Christians fleeing religious persecution abroad are increasingly denied access to safety in the U.S., according to a new report urging the Trump administration to reverse the trend.
The U.S. is on track to accept 90% fewer Christian refugees in 2020 than five years earlier from countries where Christians are most persecuted, and is considering changes to eligibility requirements for asylum seekers that would drastically reduce their entry here, Open Doors USA and World Relief said in its joint report released July 10.
“Since the Refugee Act of 1980, more than 3 million refugees have come to the United States,” World Relief CEO Tim Breene said in a webinar releasing the report. “But in recent years the U.S. government has dramatically reduced its commitment to refugee resettlement.”

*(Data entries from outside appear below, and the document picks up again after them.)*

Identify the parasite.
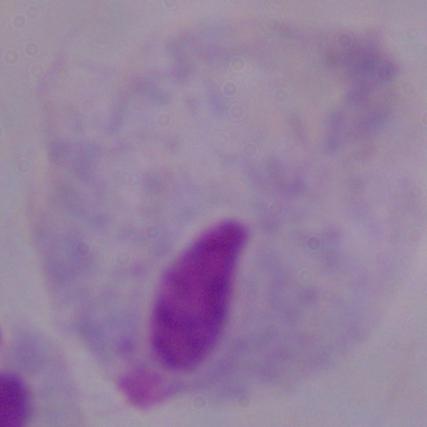
This is a trichomonad.

Summary:
  - Modality: micrograph
  - Magnification: 1000xAssess this cell for malaria.
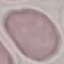

It is uninfected.

Summary:
  - Preparation: thin smear
  - Image type: cell patch, automatically extracted from a larger field of view and resized to 64 × 64 pixels
  - Stain: Giemsa
  - Capture: smartphone through the microscope eyepieceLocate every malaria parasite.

Open Doors CEO David Curry, describing Open Doors as a non-political group, said President Donald Trump’s administration’s protection of religious freedoms should also extend to refugees.
“I have no problem applauding the way this State Department has addressed religious liberty,” Curry said in response to a question from the press. “This is a shortcoming. The secretary of state and others within the State Department need to recognize now, three years into this administration, that they have fallen down on this issue.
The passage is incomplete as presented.